L’année dernière, une septantaine de notifications d’agression a été enregistrées, un record depuis 2016, indique le conseil national de l’ordre des Médecins, selon qui ces chiffres ne représenteraient que la partie émergée de l’iceberg. En sept ans, l’organisme professionnel a reçu 434 notifications, dont 59 % pour des violences verbales, 21 % pour des violences psychiques, 17 % pour des violences physiques et 2 % pour des violences sexuelles, liste l’organisme.
"On va voir son médecin pour exiger d’être guéri alors qu’avant, on voulait avant tout être soigné"
Victor Fonzé a quarante ans de pratique gynécologique derrière lui. Aujourd’hui, il est le vice-président de la plateforme Médecins en difficulté. Et son constat est sans appel.

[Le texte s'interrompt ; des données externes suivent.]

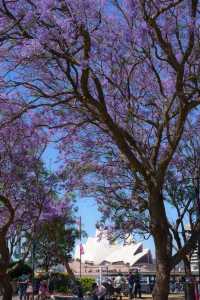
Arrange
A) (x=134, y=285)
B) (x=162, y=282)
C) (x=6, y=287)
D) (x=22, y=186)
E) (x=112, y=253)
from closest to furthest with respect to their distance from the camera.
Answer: (x=162, y=282)
(x=6, y=287)
(x=22, y=186)
(x=134, y=285)
(x=112, y=253)

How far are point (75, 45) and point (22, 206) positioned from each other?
1215 cm

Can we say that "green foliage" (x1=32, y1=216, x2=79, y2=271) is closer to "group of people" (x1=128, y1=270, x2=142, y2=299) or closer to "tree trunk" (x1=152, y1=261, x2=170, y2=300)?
"group of people" (x1=128, y1=270, x2=142, y2=299)

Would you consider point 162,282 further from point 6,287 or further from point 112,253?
point 112,253

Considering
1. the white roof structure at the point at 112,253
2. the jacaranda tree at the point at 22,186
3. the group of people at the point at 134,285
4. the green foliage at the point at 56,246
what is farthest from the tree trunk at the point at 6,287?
the white roof structure at the point at 112,253

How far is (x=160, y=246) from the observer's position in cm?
1528

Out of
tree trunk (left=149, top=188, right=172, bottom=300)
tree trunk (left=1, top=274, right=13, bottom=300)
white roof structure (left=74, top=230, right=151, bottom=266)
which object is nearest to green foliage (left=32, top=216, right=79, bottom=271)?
white roof structure (left=74, top=230, right=151, bottom=266)

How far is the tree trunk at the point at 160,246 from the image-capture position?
49.7ft

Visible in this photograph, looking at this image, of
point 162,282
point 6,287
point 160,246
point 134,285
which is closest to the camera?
point 162,282

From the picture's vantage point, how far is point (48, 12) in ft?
47.6

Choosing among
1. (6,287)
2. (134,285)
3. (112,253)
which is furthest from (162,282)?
(112,253)

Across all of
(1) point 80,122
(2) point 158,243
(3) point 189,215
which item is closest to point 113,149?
(1) point 80,122

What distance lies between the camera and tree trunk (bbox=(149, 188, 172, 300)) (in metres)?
15.2

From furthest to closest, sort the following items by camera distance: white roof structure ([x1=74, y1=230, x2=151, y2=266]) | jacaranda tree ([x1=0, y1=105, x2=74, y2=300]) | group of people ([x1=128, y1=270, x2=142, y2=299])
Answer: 1. white roof structure ([x1=74, y1=230, x2=151, y2=266])
2. group of people ([x1=128, y1=270, x2=142, y2=299])
3. jacaranda tree ([x1=0, y1=105, x2=74, y2=300])

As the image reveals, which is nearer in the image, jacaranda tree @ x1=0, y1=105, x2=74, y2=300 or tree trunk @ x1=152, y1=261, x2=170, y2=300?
tree trunk @ x1=152, y1=261, x2=170, y2=300
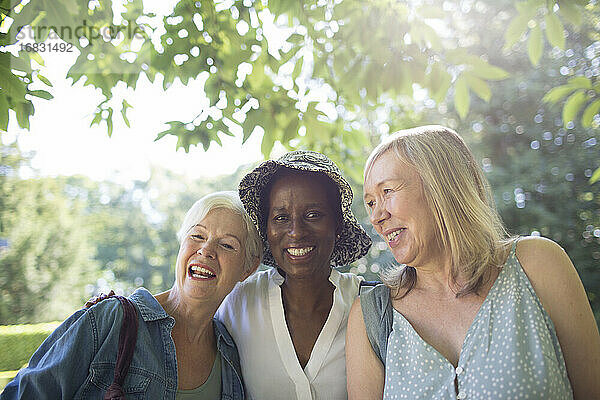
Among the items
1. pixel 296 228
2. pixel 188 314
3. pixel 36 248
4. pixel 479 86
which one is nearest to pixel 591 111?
pixel 479 86

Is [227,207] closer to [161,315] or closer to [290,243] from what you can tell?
[290,243]

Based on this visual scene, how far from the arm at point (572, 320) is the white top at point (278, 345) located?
836 millimetres

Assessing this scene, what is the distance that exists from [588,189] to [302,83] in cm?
924

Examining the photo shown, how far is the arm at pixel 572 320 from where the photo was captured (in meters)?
1.56

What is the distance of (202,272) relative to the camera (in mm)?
2027

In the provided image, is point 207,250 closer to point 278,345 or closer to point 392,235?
point 278,345

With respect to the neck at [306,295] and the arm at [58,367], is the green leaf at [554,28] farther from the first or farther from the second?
the arm at [58,367]

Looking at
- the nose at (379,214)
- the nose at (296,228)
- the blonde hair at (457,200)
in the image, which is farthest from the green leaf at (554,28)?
the nose at (296,228)

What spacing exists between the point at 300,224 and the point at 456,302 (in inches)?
27.8

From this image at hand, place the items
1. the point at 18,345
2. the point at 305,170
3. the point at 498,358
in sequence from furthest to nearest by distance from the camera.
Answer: the point at 18,345 → the point at 305,170 → the point at 498,358

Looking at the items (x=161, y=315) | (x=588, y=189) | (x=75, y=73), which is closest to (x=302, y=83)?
(x=75, y=73)

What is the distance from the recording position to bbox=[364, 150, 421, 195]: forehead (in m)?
1.76

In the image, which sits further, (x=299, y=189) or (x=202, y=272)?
(x=299, y=189)

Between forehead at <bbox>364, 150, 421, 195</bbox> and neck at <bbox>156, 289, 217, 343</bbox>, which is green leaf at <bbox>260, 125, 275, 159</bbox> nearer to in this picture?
forehead at <bbox>364, 150, 421, 195</bbox>
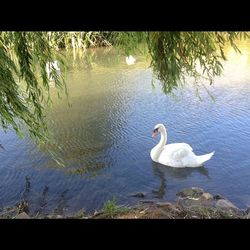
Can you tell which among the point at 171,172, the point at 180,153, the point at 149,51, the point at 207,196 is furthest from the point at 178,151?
the point at 149,51

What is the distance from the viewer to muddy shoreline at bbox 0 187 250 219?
3518 mm

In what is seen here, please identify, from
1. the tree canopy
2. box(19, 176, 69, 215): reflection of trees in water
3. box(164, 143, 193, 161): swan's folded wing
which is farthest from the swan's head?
the tree canopy

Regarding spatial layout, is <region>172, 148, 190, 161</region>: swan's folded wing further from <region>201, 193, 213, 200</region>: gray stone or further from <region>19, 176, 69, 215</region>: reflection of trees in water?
<region>19, 176, 69, 215</region>: reflection of trees in water

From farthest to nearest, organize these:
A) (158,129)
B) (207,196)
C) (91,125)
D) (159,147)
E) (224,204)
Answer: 1. (91,125)
2. (158,129)
3. (159,147)
4. (207,196)
5. (224,204)

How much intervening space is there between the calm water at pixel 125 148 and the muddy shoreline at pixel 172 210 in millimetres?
189

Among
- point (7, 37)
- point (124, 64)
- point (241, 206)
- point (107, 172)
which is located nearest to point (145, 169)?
point (107, 172)

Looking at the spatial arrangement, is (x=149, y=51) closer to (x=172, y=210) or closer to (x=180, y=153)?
(x=172, y=210)

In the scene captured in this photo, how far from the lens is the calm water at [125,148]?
5.03m

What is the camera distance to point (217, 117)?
7070mm

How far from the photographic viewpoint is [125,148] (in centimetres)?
617

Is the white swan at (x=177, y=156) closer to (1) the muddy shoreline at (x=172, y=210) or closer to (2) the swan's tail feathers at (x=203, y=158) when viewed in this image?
(2) the swan's tail feathers at (x=203, y=158)

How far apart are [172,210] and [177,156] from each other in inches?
81.8

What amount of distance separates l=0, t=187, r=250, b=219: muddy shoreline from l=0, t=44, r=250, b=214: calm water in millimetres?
189
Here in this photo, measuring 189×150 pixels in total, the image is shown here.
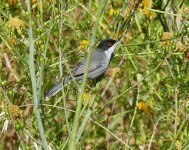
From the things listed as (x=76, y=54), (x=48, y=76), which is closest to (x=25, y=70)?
(x=76, y=54)

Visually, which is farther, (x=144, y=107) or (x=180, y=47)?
(x=144, y=107)

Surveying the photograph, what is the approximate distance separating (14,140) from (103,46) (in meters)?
1.84

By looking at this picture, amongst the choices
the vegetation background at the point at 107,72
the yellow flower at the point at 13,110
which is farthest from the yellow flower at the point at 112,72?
the yellow flower at the point at 13,110

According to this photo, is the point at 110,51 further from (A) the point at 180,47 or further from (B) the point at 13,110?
(B) the point at 13,110

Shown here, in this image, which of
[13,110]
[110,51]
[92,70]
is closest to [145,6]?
[110,51]

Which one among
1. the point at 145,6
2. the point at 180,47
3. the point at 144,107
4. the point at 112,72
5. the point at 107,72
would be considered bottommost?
the point at 144,107

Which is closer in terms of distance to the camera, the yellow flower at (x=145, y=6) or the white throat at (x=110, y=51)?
the yellow flower at (x=145, y=6)

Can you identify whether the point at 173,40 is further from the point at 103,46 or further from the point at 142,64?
the point at 142,64

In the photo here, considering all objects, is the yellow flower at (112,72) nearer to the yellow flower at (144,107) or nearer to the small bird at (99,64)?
the small bird at (99,64)

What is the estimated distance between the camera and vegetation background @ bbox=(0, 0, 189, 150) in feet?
13.6

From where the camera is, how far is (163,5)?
6254 millimetres

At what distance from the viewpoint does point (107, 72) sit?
5707mm

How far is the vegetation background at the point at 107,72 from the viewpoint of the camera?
4133 millimetres

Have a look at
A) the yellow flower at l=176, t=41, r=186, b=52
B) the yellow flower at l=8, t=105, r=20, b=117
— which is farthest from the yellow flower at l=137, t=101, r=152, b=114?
the yellow flower at l=8, t=105, r=20, b=117
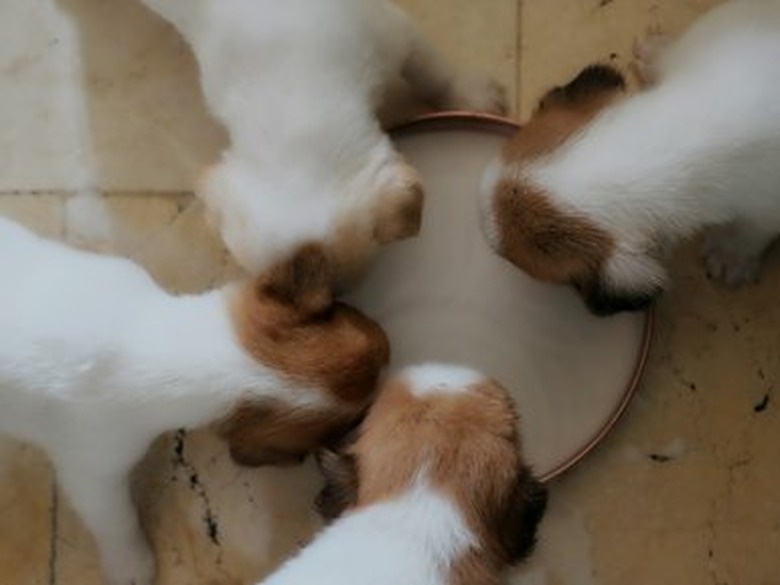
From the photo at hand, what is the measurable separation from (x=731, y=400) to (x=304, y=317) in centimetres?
102

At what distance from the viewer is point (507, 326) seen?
102 inches

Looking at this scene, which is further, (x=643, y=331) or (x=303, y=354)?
(x=643, y=331)

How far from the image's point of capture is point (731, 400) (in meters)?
2.68

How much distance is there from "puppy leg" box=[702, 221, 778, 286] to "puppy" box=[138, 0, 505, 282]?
72 cm

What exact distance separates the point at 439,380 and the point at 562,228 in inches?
14.9

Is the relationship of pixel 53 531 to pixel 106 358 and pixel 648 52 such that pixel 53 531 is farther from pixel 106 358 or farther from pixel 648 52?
pixel 648 52

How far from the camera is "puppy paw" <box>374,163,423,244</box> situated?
85.4 inches

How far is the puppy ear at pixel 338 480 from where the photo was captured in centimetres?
197

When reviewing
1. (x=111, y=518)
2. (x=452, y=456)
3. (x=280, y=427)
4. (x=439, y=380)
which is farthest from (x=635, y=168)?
(x=111, y=518)

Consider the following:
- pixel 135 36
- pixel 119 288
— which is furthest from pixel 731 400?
pixel 135 36

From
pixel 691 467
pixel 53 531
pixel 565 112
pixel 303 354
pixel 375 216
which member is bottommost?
pixel 53 531

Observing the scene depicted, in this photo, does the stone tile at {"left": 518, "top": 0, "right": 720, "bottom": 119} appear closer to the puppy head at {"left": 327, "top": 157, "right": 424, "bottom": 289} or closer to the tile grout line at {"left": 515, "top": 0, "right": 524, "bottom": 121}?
the tile grout line at {"left": 515, "top": 0, "right": 524, "bottom": 121}

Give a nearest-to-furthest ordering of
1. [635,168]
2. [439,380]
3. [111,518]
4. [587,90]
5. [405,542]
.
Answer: [405,542]
[439,380]
[635,168]
[587,90]
[111,518]

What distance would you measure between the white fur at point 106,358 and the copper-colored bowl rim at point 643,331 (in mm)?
630
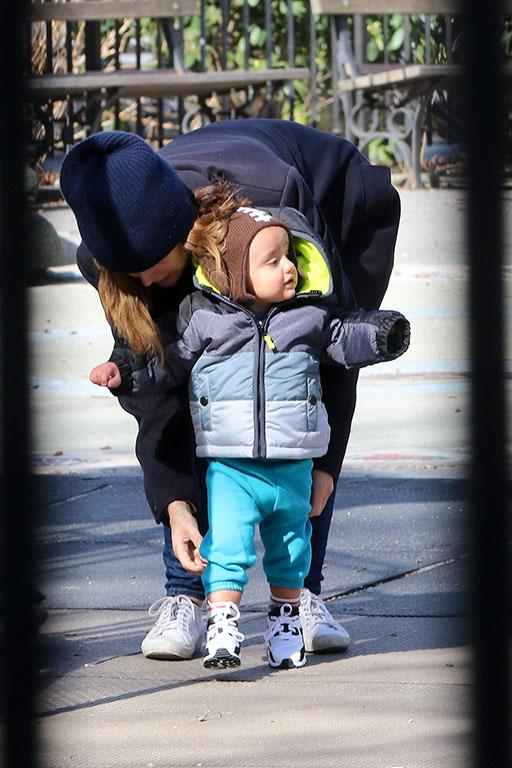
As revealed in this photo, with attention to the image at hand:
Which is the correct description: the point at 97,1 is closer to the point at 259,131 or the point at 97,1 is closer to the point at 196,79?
the point at 196,79

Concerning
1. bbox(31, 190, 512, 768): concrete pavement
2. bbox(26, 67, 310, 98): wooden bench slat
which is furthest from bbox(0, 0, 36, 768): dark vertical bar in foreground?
bbox(26, 67, 310, 98): wooden bench slat

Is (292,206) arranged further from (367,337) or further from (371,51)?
(371,51)

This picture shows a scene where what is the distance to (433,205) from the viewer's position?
10008 millimetres

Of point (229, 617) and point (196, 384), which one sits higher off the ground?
point (196, 384)

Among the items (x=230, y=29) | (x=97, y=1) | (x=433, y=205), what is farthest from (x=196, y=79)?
(x=230, y=29)

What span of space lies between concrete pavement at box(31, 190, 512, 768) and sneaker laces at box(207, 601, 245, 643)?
0.10 m

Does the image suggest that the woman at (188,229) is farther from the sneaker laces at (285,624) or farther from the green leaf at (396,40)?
the green leaf at (396,40)

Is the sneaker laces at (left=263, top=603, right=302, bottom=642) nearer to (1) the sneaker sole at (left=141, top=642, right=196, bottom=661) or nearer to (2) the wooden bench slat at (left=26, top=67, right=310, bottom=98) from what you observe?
(1) the sneaker sole at (left=141, top=642, right=196, bottom=661)

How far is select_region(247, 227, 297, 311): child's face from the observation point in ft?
9.64

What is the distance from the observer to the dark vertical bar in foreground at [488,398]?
3.96ft

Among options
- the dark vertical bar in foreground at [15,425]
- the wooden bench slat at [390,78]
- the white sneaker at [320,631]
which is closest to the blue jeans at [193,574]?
the white sneaker at [320,631]

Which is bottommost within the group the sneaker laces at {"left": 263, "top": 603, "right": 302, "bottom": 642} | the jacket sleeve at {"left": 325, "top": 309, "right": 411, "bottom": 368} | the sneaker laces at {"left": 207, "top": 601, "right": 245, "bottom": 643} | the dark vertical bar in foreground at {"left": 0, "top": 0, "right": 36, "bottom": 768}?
the sneaker laces at {"left": 263, "top": 603, "right": 302, "bottom": 642}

“Notre asbl récolte les appels de détresse et nous avons connu une hausse des déclarations d’agressions qui est significative ces dernières années, cela fait partie de nos préoccupations du moment, souligne-t-il. On récolte ces plaintes qui sont ensuite utilisées par le site du Conseil National de l’ordre dont on fait partie. Ce conseil estime d’ailleurs qu’il est nécessaire d’utiliser une partie de la cotisation des médecins pour s’occuper de la santé mentale dans le secteur. Quand il y a un mal-être chez un médecin, c’est le patient qui en paye les conséquences”.
“Les patients sont plus anxieux et agressifs”
Une enquête menée récemment auprès de plus de 3.700 praticiens belges a par ailleurs montré que 84,4 % des répondants ont été victimes d’une forme quelconque d’agression ou de violence dans le cadre de l’exercice de leur métier à un moment donné de leur carrière. “Depuis deux ans après le début du covid, j’ai constaté une réelle augmentation de la tension chez les gens, ils sont devenus plus anxieux et donc plus agressifs, confie une médecin qui a préféré rester anonyme. Les professions de santé sont en première ligne de ce contact. Et notre santé mentale est aujourd’hui lourdement atteinte”.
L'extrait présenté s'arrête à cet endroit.